As part of the CompliaShield open source program, we have released our first desktop application. The application’s installer can be downloaded from our GitHub page.
The application is a simple, one-page graphical replacement to the Microsoft File Checksum Integrity Verifier command line tool.
Safeguarding against file tampering is a big part of security. Every file can be hashed to produce MD5 and SHA1 values that uniquely verify the file’s contents. If even one single byte of data is modified, then the checksum values will no longer match.
File authors can get the MD5 and SHA1 checksum values for any type of file or Zip archive using any number of tools, including online sites that let you upload the file.
The values can then be distributed with the file or published on a website so that anyone can validate that the file hasn’t been altered.
Though Microsoft offers a free command line utility that handles this, we frequently find ourselves in a hurry and don’t want the hassle. For system administrators, their users may not be technically competent to use a command line application.

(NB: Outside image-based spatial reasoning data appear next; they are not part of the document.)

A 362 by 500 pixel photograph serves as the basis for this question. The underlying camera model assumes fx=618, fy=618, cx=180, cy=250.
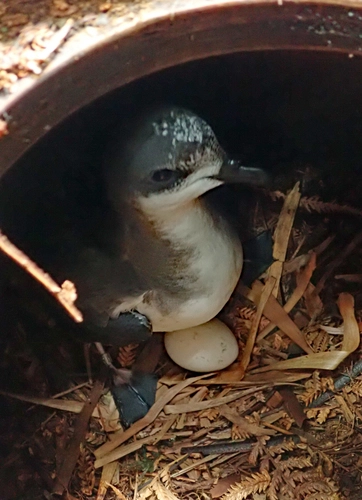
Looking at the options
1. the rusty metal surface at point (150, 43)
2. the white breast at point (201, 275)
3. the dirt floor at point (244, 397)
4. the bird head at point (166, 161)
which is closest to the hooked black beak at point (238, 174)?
the bird head at point (166, 161)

For this reason, CompliaShield has decided to release a simple, single page Windows desktop application that will calculate any file’s checksum value and display them. These can then be compared to the published values on download sites or content deliver networks.
This added layer of safety helps ensure that users validate before there the incorrect version, or worse, malware ends up getting installed on their system.
CompliaShield has decided to release a number of projects based around security, encryption and data validation via GitHub.
The decision to open source parts of our code ensure transparent review by any third party, allows for collaboration, and gives our partners and clients direct access to our same common patterns for encryption and security.